→ Obiettivo
Riprendi l'articolo sulla protesta degli operai Whirlpool a Roma e prosegui il racconto dopo la sua ultima frase.

Gli operai del gruppo Whirlpool oggi sono scesi in piazza a Roma per recarsi al Ministero dello Sviluppo Economico e avere, finalmente, delle risposte chiare sul futuro del loro lavoro.
Sono arrivati dai vari stabilimenti che la multinazionale statunitense ha rivelato negli anni precedenti in Italia. Da Napoli, Siena, Varese, Melano (FI), Fabriano. Con loro anche una delegazione dei lavoratori della ex Embraco di Chieri vicino Torino (anche questa per un periodo di proprietà del gruppo Whirlpool) che proprio ieri hanno avuto un incontro, deludente, al Ministero e riconvocato per il 23 ottobre prossimo.
Sulle sorti degli stabilimenti Whirlpool è uscita dal cilindro la “proposta” di un gruppo svizzero, la Prs Solutions attiva dal 2013 ma un capitale sociale talmente ridotto da non promettere affatto bene sulle sue capacità reali di rilevare uno stabilimento industriale. Sul tappeto c’è il progetto di riconvertire la produzione da lavatrici a container refrigerati, ma le garanzie occupazionali per gli operai sono labili, troppo labili.
Ne abbiamo parlato in piazza con un operaio della ex Embraco di Chieri rilevata dal gruppo Ventures, il quale la prima cosa che ha fatto è stata quella di distribuire subito bonus e superbonus ai propri dirigenti mettendo le mani sul fondo che invece è destinato ai lavoratori. Non solo. La Whirlpool a Chieri ha già portato via tutte le linee di produzione e oggi lo stabilimento è vuoto.
La manifestazione di oggi è apparsa ancora carica di combattività e aspettative, soprattutto tra gli operai campani, ma la sensazione è che al Ministero, come per tutte le altre crisi industriali, non verranno fuori soluzioni che diano certezza.

→ Sezione dati
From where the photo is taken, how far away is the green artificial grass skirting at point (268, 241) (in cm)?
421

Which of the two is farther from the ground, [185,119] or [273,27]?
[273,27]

→ Risposta
E’ il calvario che abbiamo visto in tutti questi anni, dove il cannibalismo industriale delle multinazionali straniere e la deindustrializzazione derivata da chiusure, delocalizzazioni, spacchettamenti produttivi, hanno portato alla perdita di migliaia di posti di lavoro e capacità produttive.
Dai governi e dai tavoli sulle crisi industriali (oggi ce ne sono ancora 160 aperti che riguardano 220mila lavoratori) che si sono succeduti in questi anni, è emerso tutta la perfidia della totale ritirata dello Stato dalla politica industriale del paese e la totale consegna delle sorti in mano ai privati, in particolare di multinazionali straniere o di gruppi di avvoltoi e avventurieri pronti a gettarsi sulle fabbriche in crisi per ricavarne finanziamenti pubblici, macchinari da vendere, marchi e quote di mercato da sfruttare.
E per i lavoratori la soluzione diventano sempre prepensionamenti dove possibile, cassa integrazione fino ad esaurimento, ricollocazione solo per alcuni e licenziamenti per altri.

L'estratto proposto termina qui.